アウトラインをかける時は、まずアウトラインをかけたいフォントを選択します。その状態で右クリックをすると、アウトラインというメニューが出てきます。
※アウトラインをかけると、テキストの修正やフォントの変更はできないので、入稿データにする際にアウトラインをかけるようにしましょう。

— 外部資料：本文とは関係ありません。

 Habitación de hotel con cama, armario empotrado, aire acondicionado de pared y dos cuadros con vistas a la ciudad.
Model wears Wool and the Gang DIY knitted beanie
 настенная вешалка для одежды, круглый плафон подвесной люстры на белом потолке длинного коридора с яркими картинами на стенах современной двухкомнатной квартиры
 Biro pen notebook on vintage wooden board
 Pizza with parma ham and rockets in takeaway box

画像の埋め込みは、画像を選択するとわかります。埋め込みがされていない場合、左上に「埋め込み」というボタンが出てきます。埋め込みができている状態となると、「埋め込み解除」というボタンが出てきます。

最後に入稿データを作成する際の手順です。
①最終データを「別名保存」する。(私の場合は、「作成日_クライアント名_事業名_ol.ai」などで保存しています。)
②保存後、パッケージを選択し、保存先を選び「パッケージ」
そうすると、入稿用のイラストレーターのデータ、画像のリンクフォルダ、が一式になったフォルダが作成されます。
このフォルダを圧縮ファイル(.zip)にして印刷会社に入稿します。
場合によって、確認用PDFや、画像書き出ししたものをフォルダに入れ込み印刷会社に送る時もあります。

Webと印刷、共通して大事な「渡す前のひと手間」

媒体が違っても、納品データを作るうえで共通する考え方があります。

1つは、元データは別名で保管しておくこと。レイヤー統合やアウトライン化をすると、後から編集できなくなります。修正の可能性がある間は、加工前のデータを必ず残しておきましょう。

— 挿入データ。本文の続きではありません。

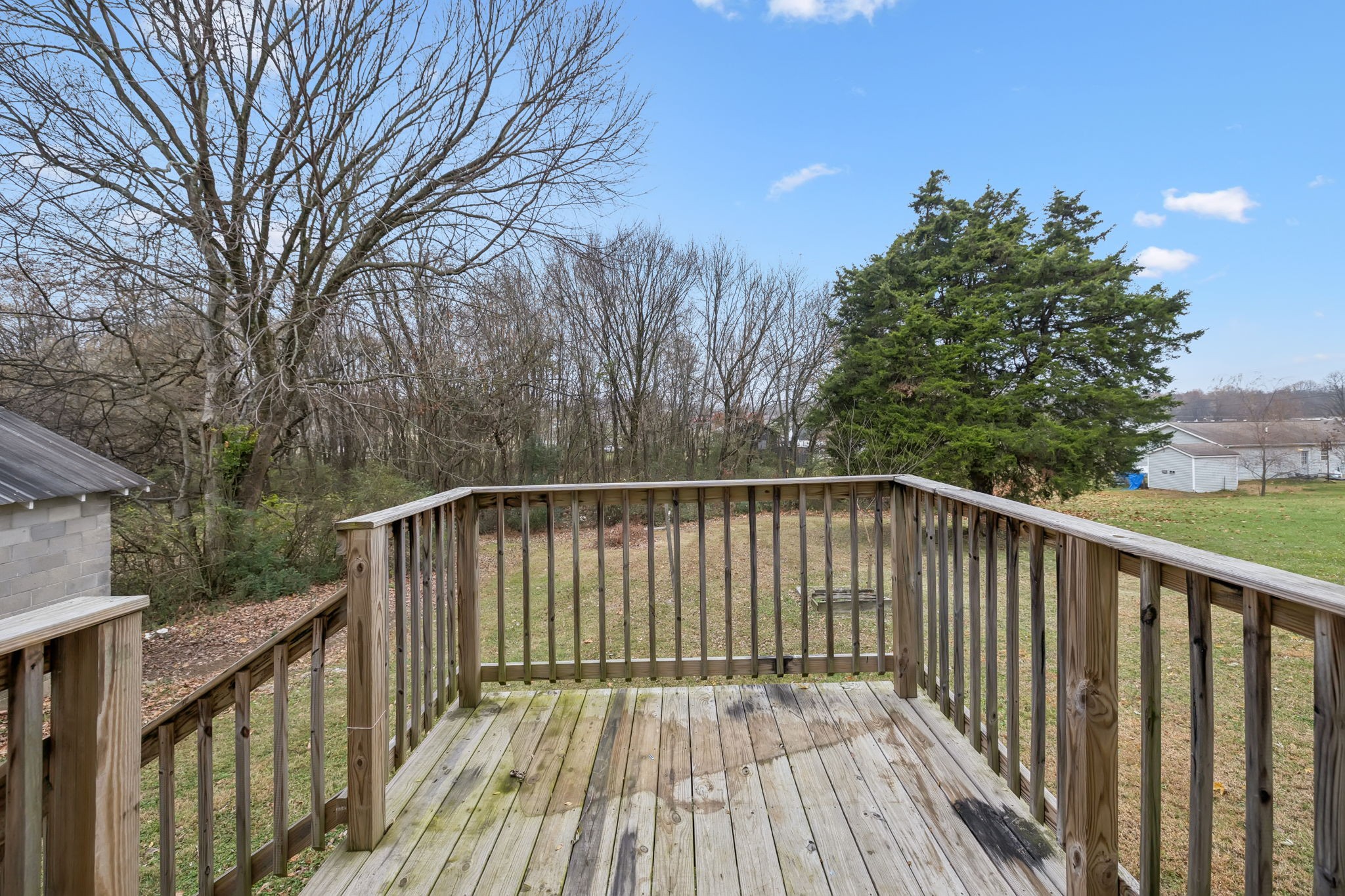 1323 Pleasant Grove Road Westmoreland, TN 37186 - Photo 23 of 26 a balcony with wooden floor and fence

2つ目は、ファイル名・フォルダ名を分かりやすくすること。特に複数サイズのバナーや、複数ページの印刷物を納品する場合は注意が必要です。あらかじめ、受け取る側が迷わないよう命名ルールを決めておくと親切です。

3つ目は、「これで問題なく開けますか?」の一言を添えること。技術的な準備をどれだけ整えても、相手が不安なまま受け取ると、余計なやり取りが発生します。納品時に一言添えるだけで、印象も変わります。

まとめ:納品前チェックリスト

Webバナー(Photoshop)

  • カラーモードはRGBになっているか
  • 指定サイズ・解像度で書き出せているか
  • jpg/pngなど、ブラウザで開ける形式になっているか
  • ファイル名にサイズや用途が分かるようになっているか

印刷物(Illustrator)

  • 塗り足し3mmを設定しているか
  • カラーモードはCMYKになっているか
  • 文字はすべてアウトライン化したか
  • 配置画像は埋め込み、またはリンク画像一式を同梱したか
  • 不要なレイヤーを削除・統合したか
  • 確認用PDFを同梱したか

このチェックリストを毎回の納品前に通すだけで、「差し戻し」や「先方が開けない」といったトラブルの多くは防げます。私自身、差し戻しのたびに自費で費用を負担した経験があります。だからこそ、このひと手間の大切さを実感しています。